Meet Craig Hopson, Chef de Cuisine, Shirley Brasserie
Discover the mastermind behind our exquisite dishes, their culinary journey, and the passion that fuels their artistry. Get a taste of their innovative creations and learn what inspires their culinary magic. Craig Hopson is Chef de Cuisine of Shirley Brasserie at The Hollywood Roosevelt, the historic boutique hotel in the heart of Hollywood. With two decades of culinary experience working at Michelin-starred restaurants, Hopson oversees all culinary operations of the vibrant, newly reimagined French-inspired brasserie offering a comprehensive menu of classic hors d'oeuvres, raw bar selections, cheese and charcuterie boards, butcher cuts hot off the wood-fire grill, and more.
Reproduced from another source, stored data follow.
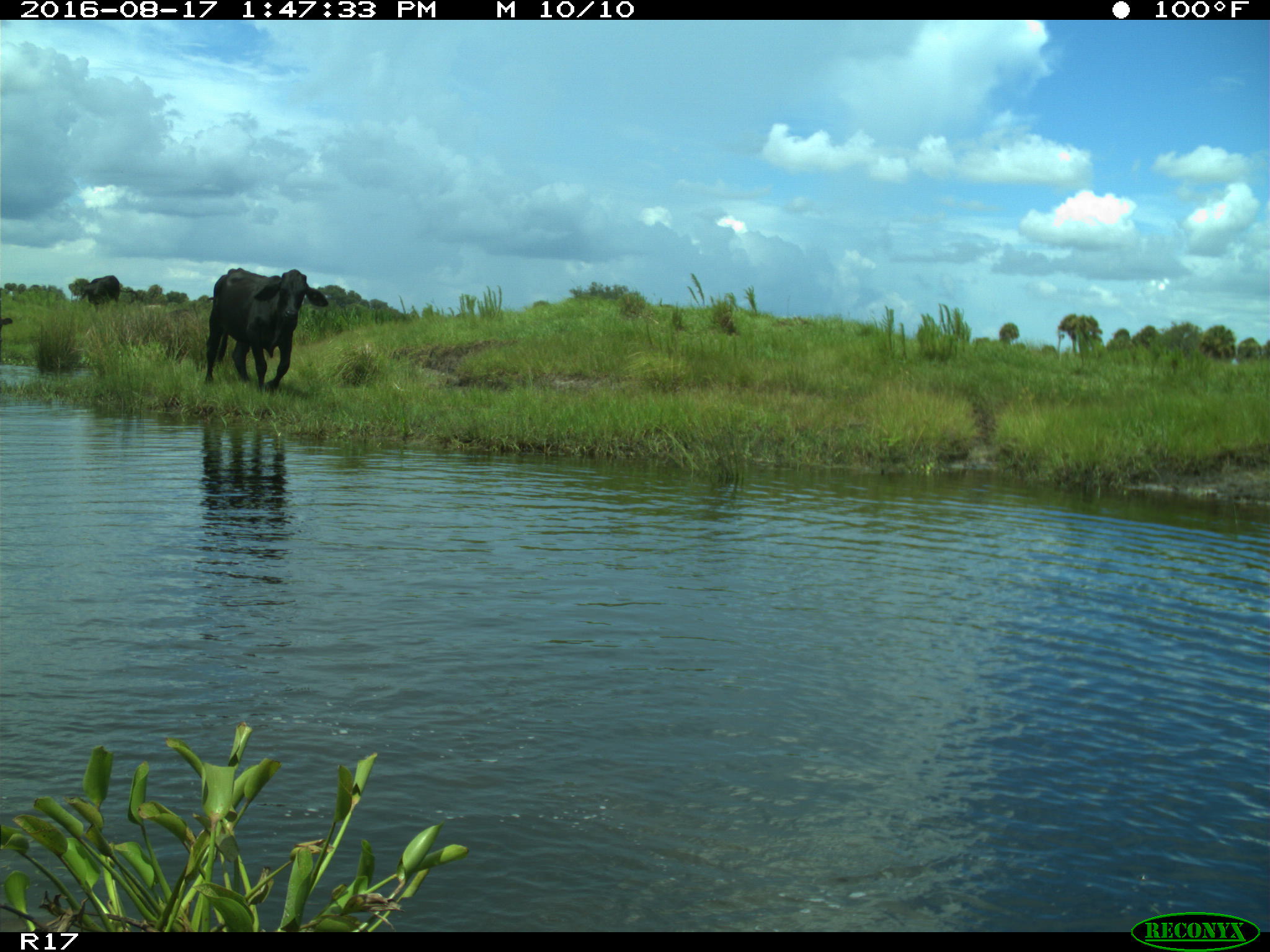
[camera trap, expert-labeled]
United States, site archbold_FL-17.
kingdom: Animalia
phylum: Chordata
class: Mammalia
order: Artiodactyla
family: Bovidae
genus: Bos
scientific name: Bos taurus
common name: domestic cow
At the helm of Shirley Brasserie is Chef de Cuisine Craig Hopson, an Australian and a veteran of Michelin-starred kitchens. His journey includes training across Australia, Geneva, and Paris, and was also mentored by the legendary Alain Senderens, who imparted the intricate techniques of nouvelle cuisine upon him. With experience that earned him 2 Michelin stars at Picholine in New York and a role as executive chef at Le Cirque, he brings global flavors to the table. Notably, his European tenure saw him refine his skills at prestigious kitchens, including 3-starred Guy Savoy and Lucas Carton in Paris.